WRITTEN REQUEST => All lines from the one containing "Given (x=356, y=216), (x=395, y=229), and" through the last line of the listing below are to be copied exactly. Exclude the pictures.

* Start INFORMATION PROVIDED *

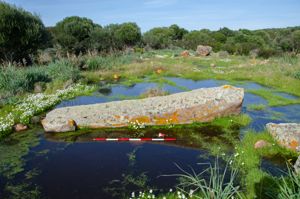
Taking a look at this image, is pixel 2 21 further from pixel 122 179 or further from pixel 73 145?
pixel 122 179

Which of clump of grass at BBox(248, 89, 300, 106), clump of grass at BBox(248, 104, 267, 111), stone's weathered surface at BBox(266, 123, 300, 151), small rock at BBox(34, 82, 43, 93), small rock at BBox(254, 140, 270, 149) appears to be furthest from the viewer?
small rock at BBox(34, 82, 43, 93)

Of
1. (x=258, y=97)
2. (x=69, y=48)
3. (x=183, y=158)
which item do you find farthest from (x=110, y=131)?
(x=69, y=48)

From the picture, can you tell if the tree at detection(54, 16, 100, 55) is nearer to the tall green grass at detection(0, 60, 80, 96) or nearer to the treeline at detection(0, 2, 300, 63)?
the treeline at detection(0, 2, 300, 63)

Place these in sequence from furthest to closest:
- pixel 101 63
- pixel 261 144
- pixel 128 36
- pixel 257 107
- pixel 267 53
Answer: pixel 128 36 → pixel 267 53 → pixel 101 63 → pixel 257 107 → pixel 261 144

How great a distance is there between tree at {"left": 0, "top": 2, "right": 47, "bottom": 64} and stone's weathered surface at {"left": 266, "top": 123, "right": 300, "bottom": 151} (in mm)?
21209

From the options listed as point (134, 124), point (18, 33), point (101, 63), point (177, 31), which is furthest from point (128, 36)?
point (134, 124)

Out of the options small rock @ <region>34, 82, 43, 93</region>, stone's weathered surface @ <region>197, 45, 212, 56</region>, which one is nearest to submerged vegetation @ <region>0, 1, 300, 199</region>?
small rock @ <region>34, 82, 43, 93</region>

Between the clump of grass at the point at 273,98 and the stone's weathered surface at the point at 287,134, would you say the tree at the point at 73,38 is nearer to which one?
the clump of grass at the point at 273,98

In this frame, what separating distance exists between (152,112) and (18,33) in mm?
20393

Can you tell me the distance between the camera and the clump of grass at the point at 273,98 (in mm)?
13762

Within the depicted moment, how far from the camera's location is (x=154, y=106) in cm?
1088

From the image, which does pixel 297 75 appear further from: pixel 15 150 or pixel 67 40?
pixel 67 40

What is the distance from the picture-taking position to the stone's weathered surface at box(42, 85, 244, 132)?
34.0ft

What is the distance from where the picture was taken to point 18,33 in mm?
25547
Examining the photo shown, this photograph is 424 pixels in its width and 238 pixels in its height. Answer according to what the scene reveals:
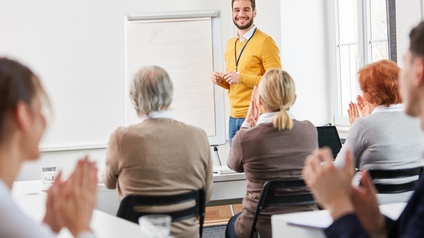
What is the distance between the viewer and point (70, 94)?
20.8 feet

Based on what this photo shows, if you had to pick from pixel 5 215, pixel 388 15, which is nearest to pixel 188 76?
pixel 388 15

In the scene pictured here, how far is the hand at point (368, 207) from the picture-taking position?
183cm

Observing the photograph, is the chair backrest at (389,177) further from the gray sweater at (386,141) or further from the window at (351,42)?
the window at (351,42)

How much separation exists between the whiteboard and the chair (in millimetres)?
1965

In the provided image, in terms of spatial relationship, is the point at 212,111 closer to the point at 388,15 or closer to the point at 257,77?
the point at 257,77

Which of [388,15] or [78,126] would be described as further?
[78,126]

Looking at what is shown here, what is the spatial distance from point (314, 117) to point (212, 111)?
184 cm

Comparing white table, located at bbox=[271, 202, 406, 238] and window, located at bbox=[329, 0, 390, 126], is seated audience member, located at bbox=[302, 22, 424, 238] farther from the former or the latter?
window, located at bbox=[329, 0, 390, 126]

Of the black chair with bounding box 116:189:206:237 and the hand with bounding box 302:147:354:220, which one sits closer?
the hand with bounding box 302:147:354:220

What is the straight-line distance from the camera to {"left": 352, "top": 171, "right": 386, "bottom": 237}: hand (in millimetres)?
1826

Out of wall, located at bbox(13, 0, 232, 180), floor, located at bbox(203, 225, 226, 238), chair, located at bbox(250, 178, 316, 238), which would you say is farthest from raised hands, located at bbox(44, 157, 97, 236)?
wall, located at bbox(13, 0, 232, 180)

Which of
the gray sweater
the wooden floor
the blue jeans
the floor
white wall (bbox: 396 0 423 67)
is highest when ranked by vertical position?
white wall (bbox: 396 0 423 67)

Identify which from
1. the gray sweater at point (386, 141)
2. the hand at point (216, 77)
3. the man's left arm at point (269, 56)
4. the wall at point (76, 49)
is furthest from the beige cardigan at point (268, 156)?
the wall at point (76, 49)

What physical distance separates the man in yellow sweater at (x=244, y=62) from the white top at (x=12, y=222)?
3663mm
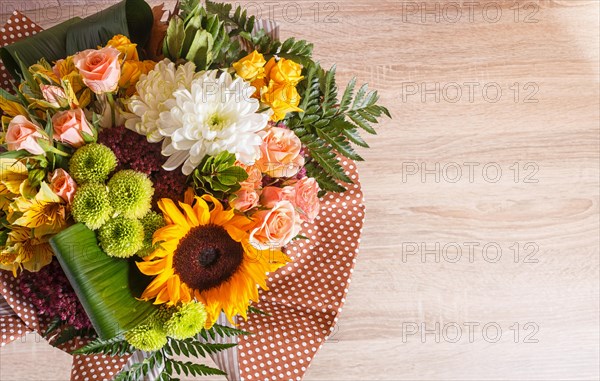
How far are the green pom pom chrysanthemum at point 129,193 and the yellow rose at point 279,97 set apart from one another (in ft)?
0.55

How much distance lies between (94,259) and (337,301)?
33cm

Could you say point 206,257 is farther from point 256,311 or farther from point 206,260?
point 256,311

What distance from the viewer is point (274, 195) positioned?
2.19ft

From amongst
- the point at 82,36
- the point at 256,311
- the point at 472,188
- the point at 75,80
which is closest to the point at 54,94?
the point at 75,80

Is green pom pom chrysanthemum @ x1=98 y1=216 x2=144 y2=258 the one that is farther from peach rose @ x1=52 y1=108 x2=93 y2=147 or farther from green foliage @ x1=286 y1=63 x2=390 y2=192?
green foliage @ x1=286 y1=63 x2=390 y2=192

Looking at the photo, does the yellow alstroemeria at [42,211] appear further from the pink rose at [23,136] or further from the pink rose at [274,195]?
the pink rose at [274,195]

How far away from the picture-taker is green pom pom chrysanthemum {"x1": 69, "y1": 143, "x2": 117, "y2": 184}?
61 cm

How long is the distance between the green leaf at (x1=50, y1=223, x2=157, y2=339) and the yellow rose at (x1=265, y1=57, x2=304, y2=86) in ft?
0.89

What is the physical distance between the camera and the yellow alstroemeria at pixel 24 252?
2.13 ft

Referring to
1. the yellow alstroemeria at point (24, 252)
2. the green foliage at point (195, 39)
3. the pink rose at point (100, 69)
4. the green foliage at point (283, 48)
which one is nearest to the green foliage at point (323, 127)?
the green foliage at point (283, 48)

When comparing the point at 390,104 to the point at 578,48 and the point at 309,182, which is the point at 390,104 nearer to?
the point at 578,48

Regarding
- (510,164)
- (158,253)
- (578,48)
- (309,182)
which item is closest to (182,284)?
(158,253)

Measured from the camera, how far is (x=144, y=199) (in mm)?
617

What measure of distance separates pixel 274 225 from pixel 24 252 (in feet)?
0.95
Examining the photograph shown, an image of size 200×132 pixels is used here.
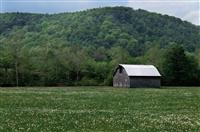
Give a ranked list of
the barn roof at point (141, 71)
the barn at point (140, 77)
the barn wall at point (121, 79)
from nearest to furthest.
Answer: the barn at point (140, 77), the barn roof at point (141, 71), the barn wall at point (121, 79)

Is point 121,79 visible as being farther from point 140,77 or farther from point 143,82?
point 143,82

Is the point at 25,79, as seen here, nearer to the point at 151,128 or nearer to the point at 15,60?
the point at 15,60

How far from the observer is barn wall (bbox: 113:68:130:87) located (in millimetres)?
115975

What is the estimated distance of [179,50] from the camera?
12731 centimetres

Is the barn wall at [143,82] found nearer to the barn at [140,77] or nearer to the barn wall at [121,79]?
the barn at [140,77]

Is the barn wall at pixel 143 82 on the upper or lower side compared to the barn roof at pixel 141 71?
lower

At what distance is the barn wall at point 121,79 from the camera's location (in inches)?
4566

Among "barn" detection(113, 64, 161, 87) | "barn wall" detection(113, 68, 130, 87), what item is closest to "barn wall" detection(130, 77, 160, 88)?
"barn" detection(113, 64, 161, 87)

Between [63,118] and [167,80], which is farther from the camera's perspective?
[167,80]

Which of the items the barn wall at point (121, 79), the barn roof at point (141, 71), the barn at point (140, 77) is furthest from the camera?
the barn wall at point (121, 79)

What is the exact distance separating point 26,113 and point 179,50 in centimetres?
10197

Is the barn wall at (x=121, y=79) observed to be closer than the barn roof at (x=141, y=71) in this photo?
No

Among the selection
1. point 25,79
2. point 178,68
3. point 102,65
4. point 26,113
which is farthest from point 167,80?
point 26,113

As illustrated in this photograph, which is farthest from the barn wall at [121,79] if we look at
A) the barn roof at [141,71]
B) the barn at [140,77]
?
the barn roof at [141,71]
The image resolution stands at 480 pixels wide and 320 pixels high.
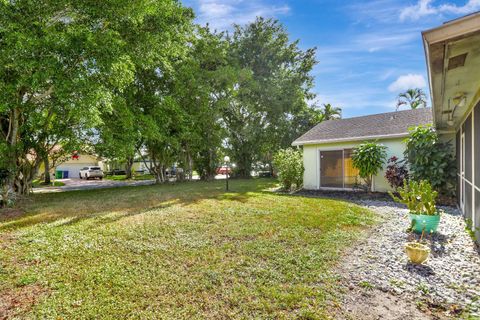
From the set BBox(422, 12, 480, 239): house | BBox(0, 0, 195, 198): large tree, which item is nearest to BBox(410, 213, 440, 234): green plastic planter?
BBox(422, 12, 480, 239): house

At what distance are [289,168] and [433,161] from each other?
5.77 metres

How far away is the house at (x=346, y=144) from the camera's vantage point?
11324mm

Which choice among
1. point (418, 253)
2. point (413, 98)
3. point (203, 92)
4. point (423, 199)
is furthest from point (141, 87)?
point (413, 98)

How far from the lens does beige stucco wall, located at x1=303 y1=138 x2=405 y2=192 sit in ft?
36.4

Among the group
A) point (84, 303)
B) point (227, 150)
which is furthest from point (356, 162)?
point (227, 150)

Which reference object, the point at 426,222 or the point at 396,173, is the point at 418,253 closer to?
the point at 426,222

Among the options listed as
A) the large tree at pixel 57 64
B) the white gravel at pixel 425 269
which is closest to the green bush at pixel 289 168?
the white gravel at pixel 425 269

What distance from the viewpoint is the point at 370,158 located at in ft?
35.0

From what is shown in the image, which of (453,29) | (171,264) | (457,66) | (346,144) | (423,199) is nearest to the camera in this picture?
(453,29)

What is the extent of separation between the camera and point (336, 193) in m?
11.9

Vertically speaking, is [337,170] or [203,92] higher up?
[203,92]

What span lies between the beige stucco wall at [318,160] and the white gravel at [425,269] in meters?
5.61

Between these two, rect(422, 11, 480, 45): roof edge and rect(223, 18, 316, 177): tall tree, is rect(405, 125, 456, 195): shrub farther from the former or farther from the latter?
rect(223, 18, 316, 177): tall tree

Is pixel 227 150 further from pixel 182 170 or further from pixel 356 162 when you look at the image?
pixel 356 162
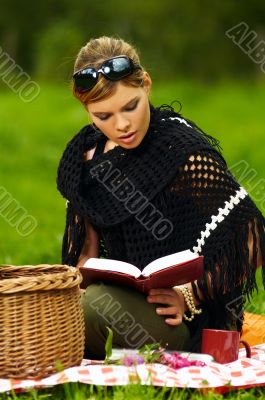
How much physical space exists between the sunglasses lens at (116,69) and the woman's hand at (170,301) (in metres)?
0.92

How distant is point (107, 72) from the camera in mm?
4238

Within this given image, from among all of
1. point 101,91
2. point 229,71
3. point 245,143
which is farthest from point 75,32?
point 101,91

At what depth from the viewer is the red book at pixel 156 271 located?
394 cm

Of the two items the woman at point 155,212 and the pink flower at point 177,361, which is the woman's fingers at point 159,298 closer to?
the woman at point 155,212

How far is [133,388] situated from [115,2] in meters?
25.0

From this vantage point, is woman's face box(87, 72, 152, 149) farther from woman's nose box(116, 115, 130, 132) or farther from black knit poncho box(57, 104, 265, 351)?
black knit poncho box(57, 104, 265, 351)

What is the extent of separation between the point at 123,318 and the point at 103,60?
1.11 metres

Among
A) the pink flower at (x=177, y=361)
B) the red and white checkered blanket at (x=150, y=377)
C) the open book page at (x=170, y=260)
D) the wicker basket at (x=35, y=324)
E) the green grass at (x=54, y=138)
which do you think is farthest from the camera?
the green grass at (x=54, y=138)

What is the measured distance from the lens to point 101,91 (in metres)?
4.22

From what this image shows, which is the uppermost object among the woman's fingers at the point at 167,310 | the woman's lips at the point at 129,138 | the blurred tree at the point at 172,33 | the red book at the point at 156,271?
the blurred tree at the point at 172,33

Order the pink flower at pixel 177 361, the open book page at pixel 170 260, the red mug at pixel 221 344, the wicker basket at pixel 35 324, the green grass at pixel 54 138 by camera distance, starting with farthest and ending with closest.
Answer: the green grass at pixel 54 138
the red mug at pixel 221 344
the open book page at pixel 170 260
the pink flower at pixel 177 361
the wicker basket at pixel 35 324

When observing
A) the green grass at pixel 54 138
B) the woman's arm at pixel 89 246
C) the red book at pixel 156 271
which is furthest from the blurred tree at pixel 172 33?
the red book at pixel 156 271

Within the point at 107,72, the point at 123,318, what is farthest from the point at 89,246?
the point at 107,72

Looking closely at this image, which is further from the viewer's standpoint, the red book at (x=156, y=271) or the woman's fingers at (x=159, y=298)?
the woman's fingers at (x=159, y=298)
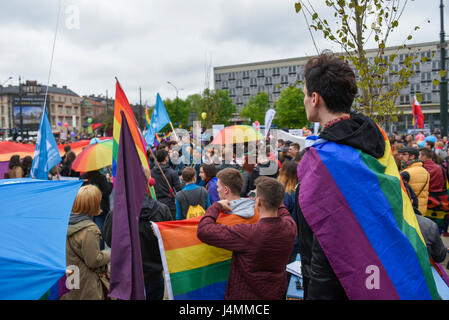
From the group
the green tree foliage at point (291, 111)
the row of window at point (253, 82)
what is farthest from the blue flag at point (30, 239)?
the row of window at point (253, 82)

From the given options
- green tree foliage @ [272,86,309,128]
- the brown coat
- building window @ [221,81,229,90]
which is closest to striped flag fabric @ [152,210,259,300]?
the brown coat

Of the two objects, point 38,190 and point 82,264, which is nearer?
point 38,190

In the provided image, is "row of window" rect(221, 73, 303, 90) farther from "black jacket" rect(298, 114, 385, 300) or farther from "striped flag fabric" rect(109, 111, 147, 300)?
"black jacket" rect(298, 114, 385, 300)

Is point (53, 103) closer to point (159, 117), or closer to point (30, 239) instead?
point (159, 117)

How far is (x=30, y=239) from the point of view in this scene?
222cm

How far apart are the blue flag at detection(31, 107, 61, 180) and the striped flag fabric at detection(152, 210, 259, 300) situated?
14.3ft

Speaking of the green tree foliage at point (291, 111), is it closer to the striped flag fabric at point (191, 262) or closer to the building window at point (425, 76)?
the building window at point (425, 76)

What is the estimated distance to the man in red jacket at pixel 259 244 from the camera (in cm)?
264

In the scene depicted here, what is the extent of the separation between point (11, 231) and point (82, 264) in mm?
1130

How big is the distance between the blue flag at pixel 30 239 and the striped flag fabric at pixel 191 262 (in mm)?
786

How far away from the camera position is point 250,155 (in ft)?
24.7

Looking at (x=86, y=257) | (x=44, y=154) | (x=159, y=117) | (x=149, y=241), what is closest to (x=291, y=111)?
(x=159, y=117)
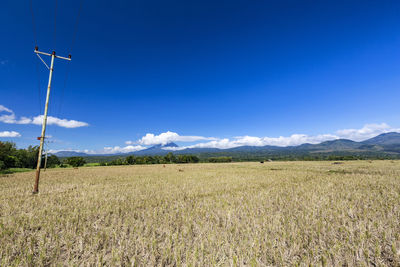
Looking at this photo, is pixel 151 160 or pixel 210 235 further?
pixel 151 160

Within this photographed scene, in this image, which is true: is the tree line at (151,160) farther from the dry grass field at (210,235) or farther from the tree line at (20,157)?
the dry grass field at (210,235)

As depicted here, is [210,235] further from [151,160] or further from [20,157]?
[151,160]

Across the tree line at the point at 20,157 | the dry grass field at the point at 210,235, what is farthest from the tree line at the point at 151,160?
the dry grass field at the point at 210,235

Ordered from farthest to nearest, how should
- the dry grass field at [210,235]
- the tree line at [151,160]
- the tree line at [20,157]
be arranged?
the tree line at [151,160], the tree line at [20,157], the dry grass field at [210,235]

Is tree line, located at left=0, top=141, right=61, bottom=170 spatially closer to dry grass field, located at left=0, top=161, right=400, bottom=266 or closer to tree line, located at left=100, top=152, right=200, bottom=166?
tree line, located at left=100, top=152, right=200, bottom=166

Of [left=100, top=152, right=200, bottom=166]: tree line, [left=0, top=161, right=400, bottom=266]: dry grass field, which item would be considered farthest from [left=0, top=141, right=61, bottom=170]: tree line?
[left=0, top=161, right=400, bottom=266]: dry grass field

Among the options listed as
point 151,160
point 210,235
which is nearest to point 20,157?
point 151,160

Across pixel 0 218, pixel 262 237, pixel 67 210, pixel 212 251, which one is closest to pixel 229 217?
pixel 262 237

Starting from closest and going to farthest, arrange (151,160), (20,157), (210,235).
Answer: (210,235)
(20,157)
(151,160)

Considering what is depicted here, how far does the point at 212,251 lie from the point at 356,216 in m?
6.14

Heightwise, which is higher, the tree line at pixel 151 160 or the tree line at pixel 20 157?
the tree line at pixel 20 157

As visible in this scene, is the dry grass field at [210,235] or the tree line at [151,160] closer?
the dry grass field at [210,235]

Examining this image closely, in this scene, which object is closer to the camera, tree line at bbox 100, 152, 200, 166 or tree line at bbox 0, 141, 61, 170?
tree line at bbox 0, 141, 61, 170

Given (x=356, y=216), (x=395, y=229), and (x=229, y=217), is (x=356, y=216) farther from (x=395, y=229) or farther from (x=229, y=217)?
(x=229, y=217)
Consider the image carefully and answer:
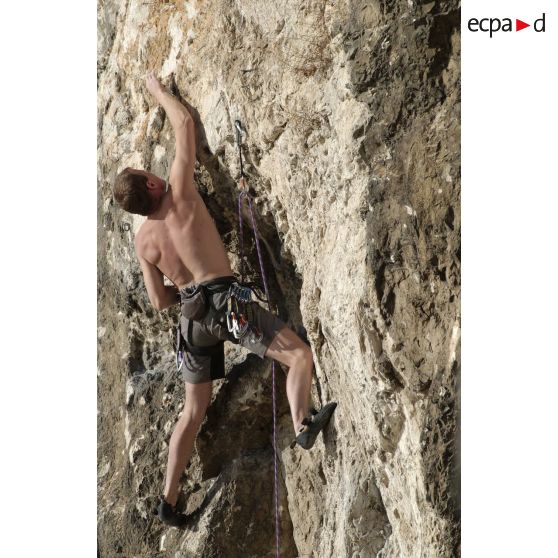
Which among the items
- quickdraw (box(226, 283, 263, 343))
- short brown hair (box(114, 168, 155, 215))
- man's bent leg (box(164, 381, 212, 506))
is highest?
short brown hair (box(114, 168, 155, 215))

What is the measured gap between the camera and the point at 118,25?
489 cm

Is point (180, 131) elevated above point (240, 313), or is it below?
above

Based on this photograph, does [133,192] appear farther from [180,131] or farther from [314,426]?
[314,426]

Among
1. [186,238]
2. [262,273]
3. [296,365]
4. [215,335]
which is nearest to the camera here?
[296,365]

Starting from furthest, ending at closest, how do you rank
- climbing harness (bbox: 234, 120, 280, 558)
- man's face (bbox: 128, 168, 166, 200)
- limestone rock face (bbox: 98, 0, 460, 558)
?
man's face (bbox: 128, 168, 166, 200), climbing harness (bbox: 234, 120, 280, 558), limestone rock face (bbox: 98, 0, 460, 558)

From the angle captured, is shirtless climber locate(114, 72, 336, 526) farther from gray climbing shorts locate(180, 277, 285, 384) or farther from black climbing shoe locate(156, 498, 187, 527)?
black climbing shoe locate(156, 498, 187, 527)

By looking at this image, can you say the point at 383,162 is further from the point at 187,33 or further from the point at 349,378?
the point at 187,33

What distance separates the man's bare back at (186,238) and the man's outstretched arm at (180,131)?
27 mm

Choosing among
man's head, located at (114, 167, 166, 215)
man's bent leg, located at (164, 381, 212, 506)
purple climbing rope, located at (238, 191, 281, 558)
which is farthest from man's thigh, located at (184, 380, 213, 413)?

* End INFORMATION PROVIDED *

OUTPUT FOR THIS EXERCISE =>
Given (x=356, y=216), (x=395, y=229), and (x=229, y=217), is (x=356, y=216) farther from (x=395, y=229) or farther from (x=229, y=217)?
(x=229, y=217)
Consider the image carefully and answer:
Which among the items
- quickdraw (box(226, 283, 263, 343))
- short brown hair (box(114, 168, 155, 215))
- man's bent leg (box(164, 381, 212, 506))
is highest?
short brown hair (box(114, 168, 155, 215))

What is the measured gap between the camera and the point at 118,25?
489 cm

Is point (180, 131) elevated above point (240, 313), or is it below?
above

Based on this photograph, does [133,192] appear farther from [180,131] or farther from [314,426]?
[314,426]

Among
1. [186,238]
2. [262,273]
3. [296,365]
4. [215,335]
which is nearest to the camera here?
[296,365]

Starting from furthest, ending at closest, how do you rank
- climbing harness (bbox: 234, 120, 280, 558)
- man's face (bbox: 128, 168, 166, 200)
- limestone rock face (bbox: 98, 0, 460, 558)
?
man's face (bbox: 128, 168, 166, 200), climbing harness (bbox: 234, 120, 280, 558), limestone rock face (bbox: 98, 0, 460, 558)

From the angle captured, is shirtless climber locate(114, 72, 336, 526) farther from gray climbing shorts locate(180, 277, 285, 384) or farther from black climbing shoe locate(156, 498, 187, 527)?
black climbing shoe locate(156, 498, 187, 527)

By looking at this image, can you say the point at 383,162 is further from the point at 187,33 or further from the point at 349,378?
the point at 187,33

What distance separates the man's bare back at (186,238) and the man's outstretched arm at (180,131)?
27 mm

Choosing among
man's head, located at (114, 167, 166, 215)
man's bent leg, located at (164, 381, 212, 506)
purple climbing rope, located at (238, 191, 281, 558)
which is farthest from man's thigh, located at (184, 380, 213, 413)?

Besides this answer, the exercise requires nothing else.